Python-Programming-Lesson-Notes

Reconstructing Data

Explain what each line in the following short program does: what is in first, second, etc.?

first = pd.read_csv('data/gapminder_all.csv', index_col='country')
second = first[first['continent'] == 'Americas']
third = second.drop('Puerto Rico')
fourth = third.drop('continent', axis = 1)
fourth.to_csv('result.csv')
Solution Let’s go through this piece of code line by line. Python
first = pd.read_csv('data/gapminder_all.csv', index_col='country')
This line loads the dataset containing the GDP data from all countries into a dataframe called first. The index_col='country' parameter selects which column to use as the row labels in the dataframe.
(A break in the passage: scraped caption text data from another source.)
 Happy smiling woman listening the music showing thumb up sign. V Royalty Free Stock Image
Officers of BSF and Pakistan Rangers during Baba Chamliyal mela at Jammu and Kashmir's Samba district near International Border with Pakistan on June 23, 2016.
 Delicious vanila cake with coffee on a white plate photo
Python
second = first[first['continent'] == 'Americas']
This line makes a selection: only those rows of first for which the ‘continent’ column matches ‘Americas’ are extracted. Notice how the Boolean expression inside the brackets, first['continent'] == 'Americas', is used to select only those rows where the expression is true. Try printing this expression! Can you print also its individual True/False elements? (hint: first assign the expression to a variable) Python
third = second.drop('Puerto Rico')
As the syntax suggests, this line drops the row from second where the label is ‘Puerto Rico’. The resulting dataframe third has one row less than the original dataframe second. Python
fourth = third.drop('continent', axis = 1)
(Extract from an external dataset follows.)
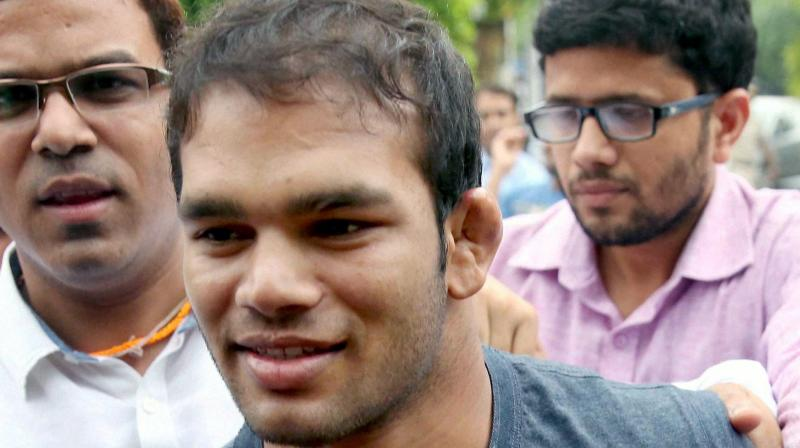 Amid scenes of complete pandemonium at the NADA headquarters, Narsingh Yadav was accompanied by not just lawyers but also his supporters, who shouted slogans demanding justice for him. (Photo: PTI)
Again we apply the drop function, but in this case we are dropping not a row but a whole column. To accomplish this, we need to specify also the axis parameter (we want to drop the second column which has index 1). Python
fourth.to_csv('result.csv')
The final step is to write the data that we have been working on to a csv file. Pandas makes this easy with the to_csv() function. The only required argument to the function is the filename. Note that the file will be written in the directory from which you started the Jupyter or Python session.